----- MATERIAL FOR THIS EXERCISE
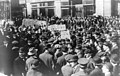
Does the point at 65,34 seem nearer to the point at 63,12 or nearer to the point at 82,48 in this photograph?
the point at 82,48

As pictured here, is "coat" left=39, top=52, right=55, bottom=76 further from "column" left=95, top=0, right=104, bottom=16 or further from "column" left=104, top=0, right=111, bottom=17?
"column" left=95, top=0, right=104, bottom=16

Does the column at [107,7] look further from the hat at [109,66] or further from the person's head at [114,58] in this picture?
the hat at [109,66]

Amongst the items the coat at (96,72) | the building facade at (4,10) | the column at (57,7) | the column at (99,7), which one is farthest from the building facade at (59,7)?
the coat at (96,72)

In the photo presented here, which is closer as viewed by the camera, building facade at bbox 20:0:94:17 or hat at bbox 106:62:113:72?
hat at bbox 106:62:113:72

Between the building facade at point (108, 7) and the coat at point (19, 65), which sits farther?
the building facade at point (108, 7)

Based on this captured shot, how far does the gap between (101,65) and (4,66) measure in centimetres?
311

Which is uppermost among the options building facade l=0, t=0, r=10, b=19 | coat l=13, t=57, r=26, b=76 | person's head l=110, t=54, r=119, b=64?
building facade l=0, t=0, r=10, b=19

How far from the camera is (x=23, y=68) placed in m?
7.47

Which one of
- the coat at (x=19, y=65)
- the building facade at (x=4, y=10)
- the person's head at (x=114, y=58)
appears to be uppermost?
the building facade at (x=4, y=10)

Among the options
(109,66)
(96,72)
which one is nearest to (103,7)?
(109,66)

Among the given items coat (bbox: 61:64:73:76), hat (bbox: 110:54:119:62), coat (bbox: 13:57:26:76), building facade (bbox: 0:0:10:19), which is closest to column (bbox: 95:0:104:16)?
building facade (bbox: 0:0:10:19)

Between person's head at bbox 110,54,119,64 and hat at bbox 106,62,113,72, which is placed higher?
person's head at bbox 110,54,119,64

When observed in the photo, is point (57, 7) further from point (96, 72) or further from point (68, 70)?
point (96, 72)

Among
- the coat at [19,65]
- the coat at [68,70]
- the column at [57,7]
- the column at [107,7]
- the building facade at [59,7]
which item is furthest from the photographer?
the column at [57,7]
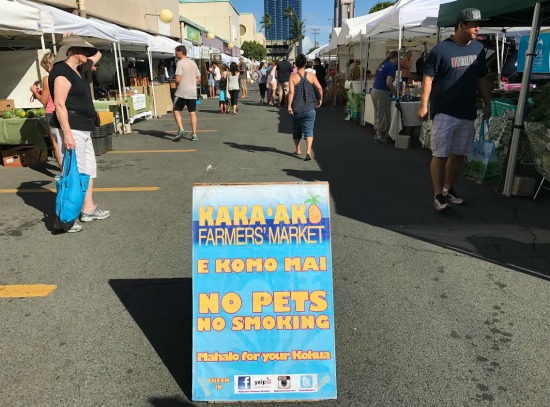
----------
### WHAT THE TASK ASKS
Please render the lines above as a JSON list of strings, one string per line, skipping blank lines and omitting the pictures.

### EXERCISE OUTPUT
[
  "Does the point at 65,34 seem nearer to the point at 63,12 or nearer to the point at 82,48 in this photograph?",
  "the point at 82,48",
  "As pictured here, is \"coat\" left=39, top=52, right=55, bottom=76 further from \"column\" left=95, top=0, right=104, bottom=16 or further from \"column\" left=104, top=0, right=111, bottom=17?",
  "\"column\" left=95, top=0, right=104, bottom=16",
  "Does the column at [107,7] look further from the hat at [109,66] or further from the person's head at [114,58] in this picture?",
  "the hat at [109,66]",
  "Amongst the items the coat at (96,72) | the building facade at (4,10) | the column at (57,7) | the column at (99,7), which one is farthest from the building facade at (59,7)?",
  "the coat at (96,72)",
  "In the photo presented here, which is closer as viewed by the camera, building facade at bbox 20:0:94:17 or hat at bbox 106:62:113:72?",
  "hat at bbox 106:62:113:72",
  "Between the building facade at point (108, 7) and the coat at point (19, 65), which sits farther?",
  "the building facade at point (108, 7)",
  "Based on this captured shot, how far does the gap between (101,65) and (4,66) measure in centimetres?",
  "311",
  "Which is uppermost among the options building facade l=0, t=0, r=10, b=19 | coat l=13, t=57, r=26, b=76 | person's head l=110, t=54, r=119, b=64?",
  "building facade l=0, t=0, r=10, b=19",
  "How far from the camera is (x=23, y=68) placed in m?",
  "7.47",
  "Which one of",
  "- the coat at (x=19, y=65)",
  "- the building facade at (x=4, y=10)",
  "- the person's head at (x=114, y=58)",
  "appears to be uppermost?",
  "the building facade at (x=4, y=10)",
  "Among the options",
  "(109,66)",
  "(96,72)",
  "which one is nearest to (103,7)?",
  "(109,66)",
  "Among the given items coat (bbox: 61:64:73:76), hat (bbox: 110:54:119:62), coat (bbox: 13:57:26:76), building facade (bbox: 0:0:10:19), which is closest to column (bbox: 95:0:104:16)?",
  "building facade (bbox: 0:0:10:19)",
  "Between person's head at bbox 110,54,119,64 and hat at bbox 106,62,113,72, which is placed higher?",
  "person's head at bbox 110,54,119,64",
  "When observed in the photo, is point (57, 7) further from point (96, 72) or further from point (68, 70)?",
  "point (96, 72)",
  "Among",
  "- the coat at [19,65]",
  "- the coat at [68,70]",
  "- the column at [57,7]",
  "- the column at [107,7]",
  "- the building facade at [59,7]",
  "which item is furthest from the photographer?",
  "the column at [57,7]"
]